(Source document):
════════════════════

# Need a little help with two commercial estimates please



## aron7676 (Dec 7, 2010)

Hi guys, I'm a first time poster, but I have been reading for a while now. Iv done resi plowing for a year prior to this year. I have a d150 with a 8' plow and salter. I also have a snow blower and tractor. 
I just received some business through a friend, and I honestly have no idea how to bid them. Tell me what you would charge on 1" triggers with salting at 1 and every 3 inches. 
the hyper links are to google maps.

the first one would need two bids:
The entire lot
The lot from the second set of islands South.

http://maps.google.com/maps?f=q&source=s_q&hl=en&geocode=&q=lees+summit+community+christian&sll=37.0625,-95.677068&sspn=59.206892,114.169922&ie=UTF8&hq=community+christian&hnear=Lee's+Summit,+Jackson,+Missouri&ll=38.893196,-94.380037&spn=0.003607,0.009012&t=h&z=18

http://maps.google.com/maps?f=q&source=s_q&hl=en&geocode=&q=wood+chapel+church&sll=38.893196,-94.380037&sspn=0.003607,0.009012&ie=UTF8&hq=wood+chapel+church&hnear=&ll=38.983573,-94.369056&spn=0.001749,0.004506&t=h&z=19

Thank you all so much,
Aaron


----------



## aron7676 (Dec 7, 2010)

*update*

The total sq ft for the first is approx 220,000.
the total for the second is approx 43,000 sq ft.

These are much bigger than the 500-1500 sq ft drive ways I normally do. 
I'm just not sure if i should pro-rate my prices up proportionally, or what.


----------



## aron7676 (Dec 7, 2010)

*update 2*

Well I asked around to some local plowers, and I came up with a 325 price tag for the church, and I was informed that the school was going to have snow removal donated. The 325 covers ice melt on the sidewalks, clearing the lot, and putting salt in the lot.


----------



## nepatsfan (Sep 16, 2004)

aron7676;1144699 said:


> Well I asked around to some local plowers, and I came up with a 325 price tag for the church, and I was informed that the school was going to have snow removal donated. The 325 covers ice melt on the sidewalks, clearing the lot, and putting salt in the lot.

════════════════════

(Data segment):
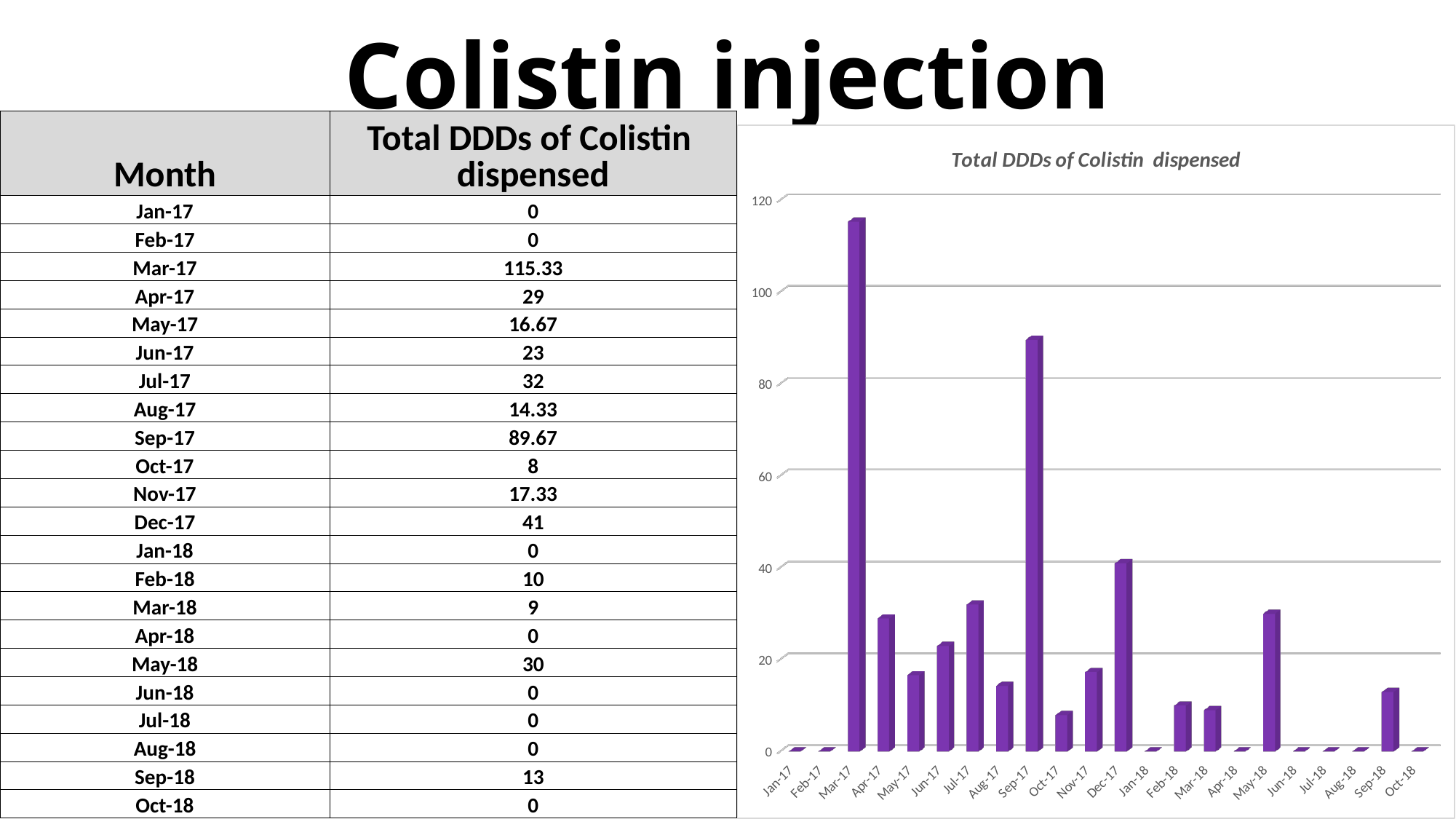
What is the difference between the values for Dec-17 and May-18? 11 What type of chart is shown on the slide? bar chart What is the total DDDs of Colistin dispensed in Mar-17? 115.33 What is the difference between the values for Mar-17 and Sep-17? 25.66 What is the total DDDs of Colistin dispensed in Sep-17? 89.67 What is the title of the chart? Total DDDs of Colistin dispensed What is the total DDDs of Colistin dispensed in Dec-17? 41 Is the value for May-18 greater or less than 40? less Which month has the highest total DDDs of Colistin dispensed? Mar-17 Is the value for Sep-17 greater or less than 80? greater Which is larger, the value for Jul-17 or the value for Apr-17? Jul-17 How many months are plotted along the x axis of the chart? 22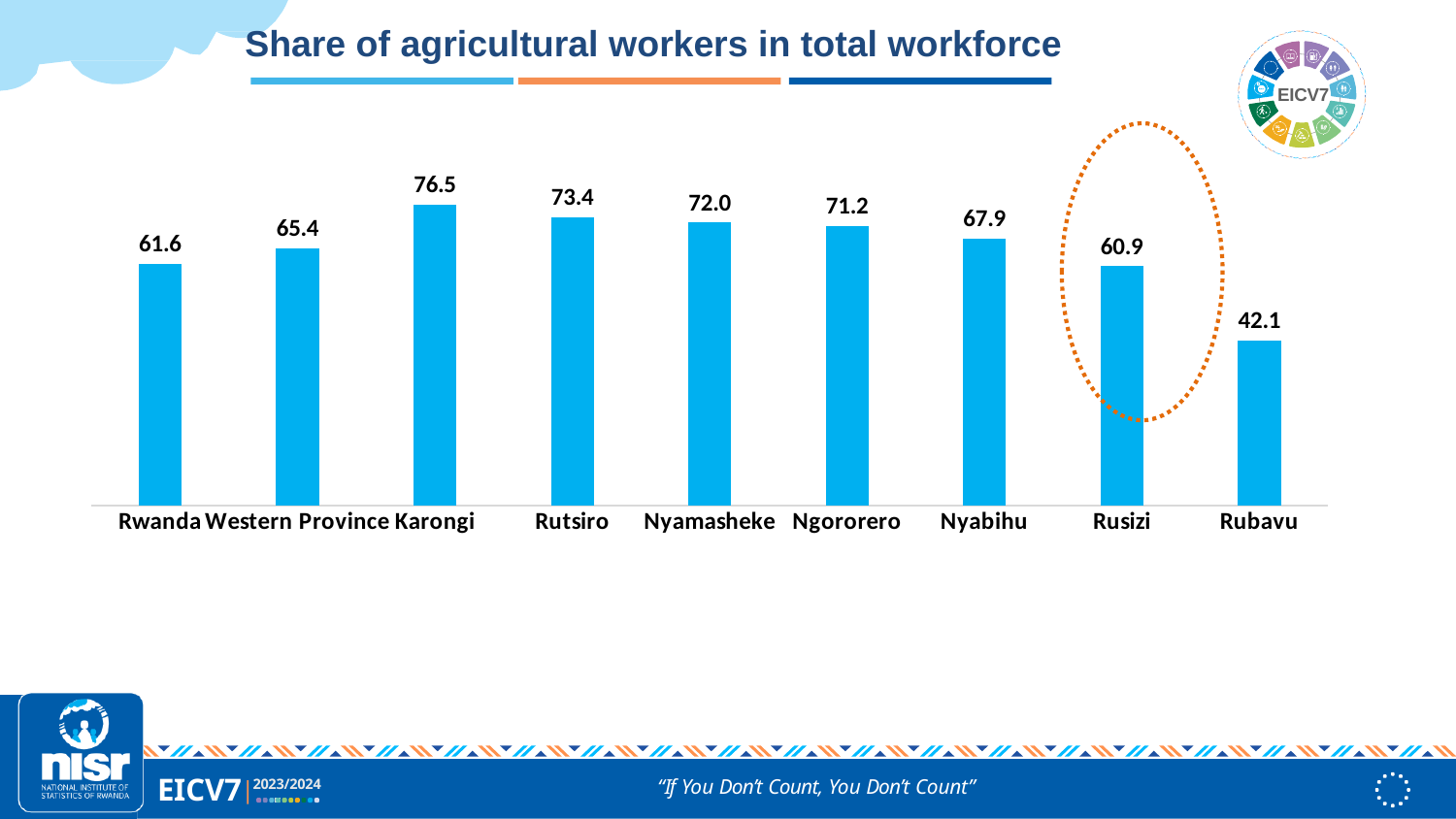
What kind of chart is shown on the slide? Bar chart What is the difference between the values for Western Province and Rwanda? 3.8 Which category has the lowest share of agricultural workers? Rubavu What is the share of agricultural workers in total workforce for Karongi? 76.5 Which is larger, the value for Nyabihu or the value for Rusizi? Nyabihu Which category has the highest share of agricultural workers? Karongi What is the value shown for Rwanda? 61.6 What is the difference between the values for Karongi and Rubavu? 34.4 What is the value shown for Rusizi? 60.9 How many categories are shown on the x axis? 9 What is the title of the chart? Share of agricultural workers in total workforce Which is larger, the value for Rutsiro or the value for Nyamasheke? Rutsiro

════════════════════

(What you are asked to do): Can you quote the entire forum thread above about bidding two commercial plowing jobs, word for word?

(Expected output):
# Need a little help with two commercial estimates please



## aron7676 (Dec 7, 2010)

Hi guys, I'm a first time poster, but I have been reading for a while now. Iv done resi plowing for a year prior to this year. I have a d150 with a 8' plow and salter. I also have a snow blower and tractor. 
I just received some business through a friend, and I honestly have no idea how to bid them. Tell me what you would charge on 1" triggers with salting at 1 and every 3 inches. 
the hyper links are to google maps.

the first one would need two bids:
The entire lot
The lot from the second set of islands South.

http://maps.google.com/maps?f=q&source=s_q&hl=en&geocode=&q=lees+summit+community+christian&sll=37.0625,-95.677068&sspn=59.206892,114.169922&ie=UTF8&hq=community+christian&hnear=Lee's+Summit,+Jackson,+Missouri&ll=38.893196,-94.380037&spn=0.003607,0.009012&t=h&z=18

http://maps.google.com/maps?f=q&source=s_q&hl=en&geocode=&q=wood+chapel+church&sll=38.893196,-94.380037&sspn=0.003607,0.009012&ie=UTF8&hq=wood+chapel+church&hnear=&ll=38.983573,-94.369056&spn=0.001749,0.004506&t=h&z=19

Thank you all so much,
Aaron


----------



## aron7676 (Dec 7, 2010)

*update*

The total sq ft for the first is approx 220,000.
the total for the second is approx 43,000 sq ft.

These are much bigger than the 500-1500 sq ft drive ways I normally do. 
I'm just not sure if i should pro-rate my prices up proportionally, or what.


----------



## aron7676 (Dec 7, 2010)

*update 2*

Well I asked around to some local plowers, and I came up with a 325 price tag for the church, and I was informed that the school was going to have snow removal donated. The 325 covers ice melt on the sidewalks, clearing the lot, and putting salt in the lot.


----------



## nepatsfan (Sep 16, 2004)

aron7676;1144699 said:


> Well I asked around to some local plowers, and I came up with a 325 price tag for the church, and I was informed that the school was going to have snow removal donated. The 325 covers ice melt on the sidewalks, clearing the lot, and putting salt in the lot.